Only the pictures stay out; every record is to be quoted exactly.

--- --- ---

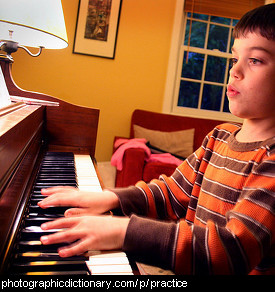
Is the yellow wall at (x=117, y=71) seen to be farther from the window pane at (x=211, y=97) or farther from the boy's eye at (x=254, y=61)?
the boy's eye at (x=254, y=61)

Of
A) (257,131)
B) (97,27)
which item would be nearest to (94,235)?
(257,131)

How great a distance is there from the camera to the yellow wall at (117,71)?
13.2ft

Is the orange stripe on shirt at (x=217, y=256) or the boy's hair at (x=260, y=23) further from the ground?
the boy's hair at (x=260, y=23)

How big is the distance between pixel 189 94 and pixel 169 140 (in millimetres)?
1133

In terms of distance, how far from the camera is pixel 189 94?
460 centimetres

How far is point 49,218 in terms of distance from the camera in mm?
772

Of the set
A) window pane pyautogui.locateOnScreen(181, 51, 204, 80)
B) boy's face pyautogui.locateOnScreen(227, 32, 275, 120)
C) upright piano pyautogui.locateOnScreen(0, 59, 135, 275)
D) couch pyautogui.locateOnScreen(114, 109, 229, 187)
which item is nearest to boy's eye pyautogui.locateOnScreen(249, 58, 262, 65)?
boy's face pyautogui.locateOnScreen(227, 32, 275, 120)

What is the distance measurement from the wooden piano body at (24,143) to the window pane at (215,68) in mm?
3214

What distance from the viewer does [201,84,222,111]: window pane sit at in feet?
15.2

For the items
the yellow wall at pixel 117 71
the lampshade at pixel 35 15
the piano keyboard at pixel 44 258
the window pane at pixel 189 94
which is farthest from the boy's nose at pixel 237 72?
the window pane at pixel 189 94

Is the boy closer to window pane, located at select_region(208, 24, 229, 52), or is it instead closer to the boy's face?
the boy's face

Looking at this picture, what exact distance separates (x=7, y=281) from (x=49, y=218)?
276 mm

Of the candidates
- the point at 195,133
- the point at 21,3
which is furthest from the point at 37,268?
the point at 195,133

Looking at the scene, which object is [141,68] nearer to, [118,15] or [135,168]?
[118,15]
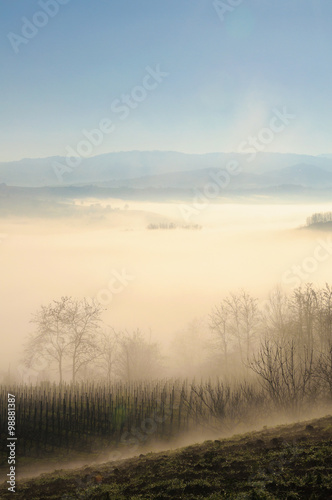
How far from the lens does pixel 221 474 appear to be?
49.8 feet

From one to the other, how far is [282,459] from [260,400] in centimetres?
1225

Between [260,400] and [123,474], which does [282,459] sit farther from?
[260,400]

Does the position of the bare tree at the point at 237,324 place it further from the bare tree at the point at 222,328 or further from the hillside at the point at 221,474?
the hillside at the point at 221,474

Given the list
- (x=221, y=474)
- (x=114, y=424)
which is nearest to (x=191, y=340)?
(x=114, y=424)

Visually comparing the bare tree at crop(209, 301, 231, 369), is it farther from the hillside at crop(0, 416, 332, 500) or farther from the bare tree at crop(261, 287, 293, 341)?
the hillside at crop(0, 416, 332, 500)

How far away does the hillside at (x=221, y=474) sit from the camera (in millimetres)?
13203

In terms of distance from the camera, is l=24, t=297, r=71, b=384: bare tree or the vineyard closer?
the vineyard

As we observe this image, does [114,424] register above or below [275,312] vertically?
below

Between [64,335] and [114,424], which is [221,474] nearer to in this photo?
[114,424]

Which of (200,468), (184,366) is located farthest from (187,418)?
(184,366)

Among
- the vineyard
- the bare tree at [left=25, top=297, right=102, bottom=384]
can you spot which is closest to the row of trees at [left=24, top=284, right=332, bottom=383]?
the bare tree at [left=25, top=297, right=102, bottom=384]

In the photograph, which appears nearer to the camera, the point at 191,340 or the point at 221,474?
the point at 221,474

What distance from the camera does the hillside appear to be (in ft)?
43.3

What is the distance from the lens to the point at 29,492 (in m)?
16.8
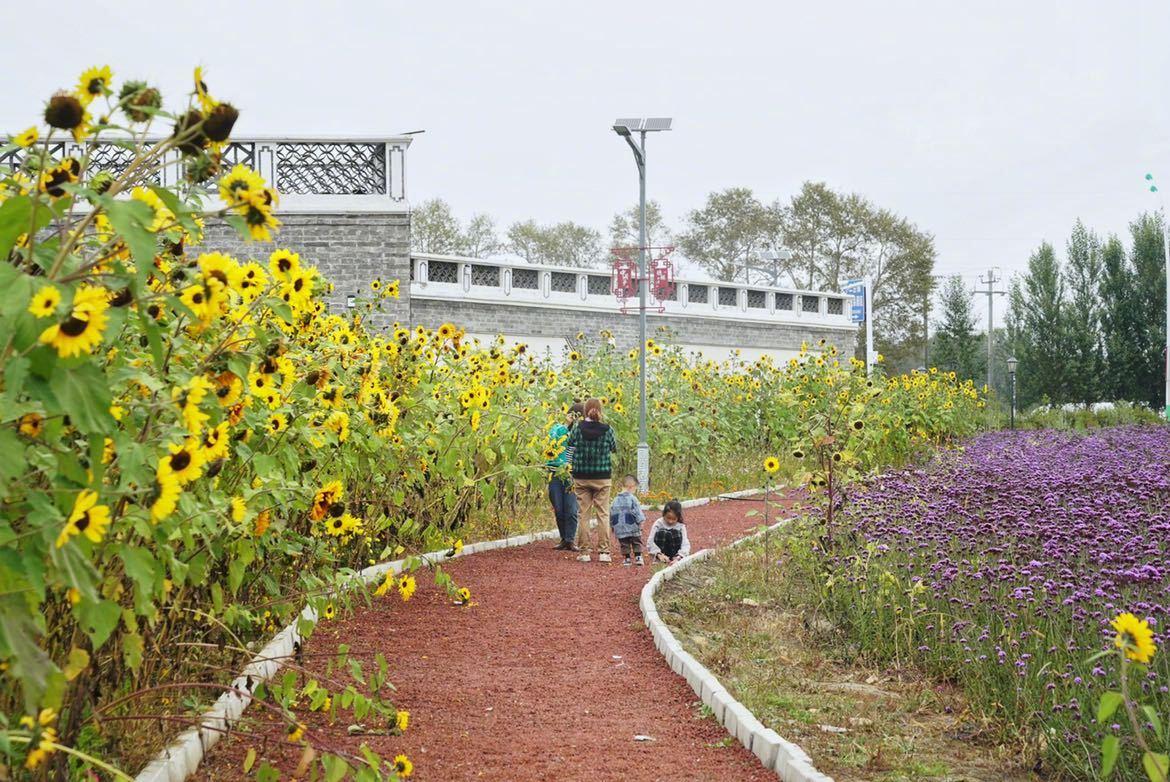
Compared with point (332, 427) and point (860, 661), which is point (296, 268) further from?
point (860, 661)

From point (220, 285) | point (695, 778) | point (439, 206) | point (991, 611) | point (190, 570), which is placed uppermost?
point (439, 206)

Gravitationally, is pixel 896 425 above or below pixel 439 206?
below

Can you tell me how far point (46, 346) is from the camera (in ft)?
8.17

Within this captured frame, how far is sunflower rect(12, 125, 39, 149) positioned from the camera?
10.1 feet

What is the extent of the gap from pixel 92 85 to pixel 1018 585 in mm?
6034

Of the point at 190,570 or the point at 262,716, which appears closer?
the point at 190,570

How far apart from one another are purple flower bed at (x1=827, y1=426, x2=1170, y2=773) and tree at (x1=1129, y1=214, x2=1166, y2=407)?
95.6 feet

--- --- ---

## Full response
Is the yellow wall at (x=117, y=71) seen to be farther from the window pane at (x=211, y=97) or farther from the boy's eye at (x=254, y=61)?
the boy's eye at (x=254, y=61)

Of
A) (257,131)
B) (97,27)
which item would be nearest to (94,235)?
(257,131)

How great a distance is there from the camera to the yellow wall at (117,71)?
13.2ft

Is the orange stripe on shirt at (x=217, y=256) or the boy's hair at (x=260, y=23) further from the ground?
the boy's hair at (x=260, y=23)

How big is the distance between pixel 189 94 and pixel 169 140 (in millimetres)?
1133

In terms of distance, how far from the camera is pixel 189 94?
460 centimetres

How far is point 49,218 in terms of distance from the camera in mm?
772

Of the set
A) window pane pyautogui.locateOnScreen(181, 51, 204, 80)
B) boy's face pyautogui.locateOnScreen(227, 32, 275, 120)
C) upright piano pyautogui.locateOnScreen(0, 59, 135, 275)
D) couch pyautogui.locateOnScreen(114, 109, 229, 187)
which item is nearest to boy's eye pyautogui.locateOnScreen(249, 58, 262, 65)?
boy's face pyautogui.locateOnScreen(227, 32, 275, 120)

What is the distance measurement from the wooden piano body at (24,143) to the window pane at (215,68) in mm?
3214

What distance from the viewer does [201,84,222,111]: window pane sit at in feet?
15.2

For the items
the yellow wall at pixel 117 71
the lampshade at pixel 35 15
the piano keyboard at pixel 44 258
the window pane at pixel 189 94
which is farthest from the boy's nose at pixel 237 72?
the window pane at pixel 189 94

Is the boy closer to window pane, located at select_region(208, 24, 229, 52), or is it instead closer to the boy's face?
the boy's face

Looking at this picture, what exact distance separates (x=7, y=281) from (x=49, y=218)?
276 mm

Of the candidates
- the point at 195,133
- the point at 21,3
which is furthest from the point at 37,268?
the point at 195,133

Looking at the scene, which object is [141,68] nearer to, [118,15] or [135,168]?
[118,15]
How far from the lens does pixel 221 474 appear to be?
49.8 feet

From one to the other, how far is [282,459] from [260,400] in centimetres?
1225

Between [260,400] and [123,474], which does [282,459] sit farther from?
[260,400]

Does the position of the bare tree at the point at 237,324 place it further from the bare tree at the point at 222,328 or further from the hillside at the point at 221,474?
the hillside at the point at 221,474

Given the list
- (x=221, y=474)
- (x=114, y=424)
which is nearest to (x=191, y=340)?
(x=114, y=424)

Visually comparing the bare tree at crop(209, 301, 231, 369), is it farther from the hillside at crop(0, 416, 332, 500) or farther from the bare tree at crop(261, 287, 293, 341)?
the hillside at crop(0, 416, 332, 500)

How far away does the hillside at (x=221, y=474) sit from the camera (in millimetres)?
13203

In terms of distance from the camera, is l=24, t=297, r=71, b=384: bare tree or the vineyard closer?
the vineyard

As we observe this image, does [114,424] register above or below [275,312] vertically?
below

Between [64,335] and [114,424], which is [221,474] nearer to in this photo?
[114,424]

Which of (200,468), (184,366) is located farthest from (187,418)?
(184,366)

Among
- the vineyard
- the bare tree at [left=25, top=297, right=102, bottom=384]
can you spot which is closest to the row of trees at [left=24, top=284, right=332, bottom=383]?
the bare tree at [left=25, top=297, right=102, bottom=384]

In the photograph, which appears nearer to the camera, the point at 191,340 or the point at 221,474?
the point at 221,474

What distance from the camera does the hillside appear to be (in ft)?
43.3

What is the distance from the lens to the point at 29,492 (in m)?
16.8
Compared with point (332, 427) and point (860, 661), which is point (296, 268) further from?
point (860, 661)

From point (220, 285) | point (695, 778) | point (439, 206) | point (991, 611) | point (190, 570), which is placed uppermost?
point (439, 206)

Gravitationally, is pixel 896 425 above or below pixel 439 206?
below

Can you tell me how far point (46, 346) is from the camera (in ft)?
8.17

Within this captured frame, how far is sunflower rect(12, 125, 39, 149) positioned from the camera?
10.1 feet

What is the extent of the gap from pixel 92 85 to pixel 1018 585 in mm?
6034

Of the point at 190,570 or the point at 262,716, which appears closer?
the point at 190,570

How far apart from one another are purple flower bed at (x1=827, y1=426, x2=1170, y2=773) and tree at (x1=1129, y1=214, x2=1166, y2=407)?
95.6 feet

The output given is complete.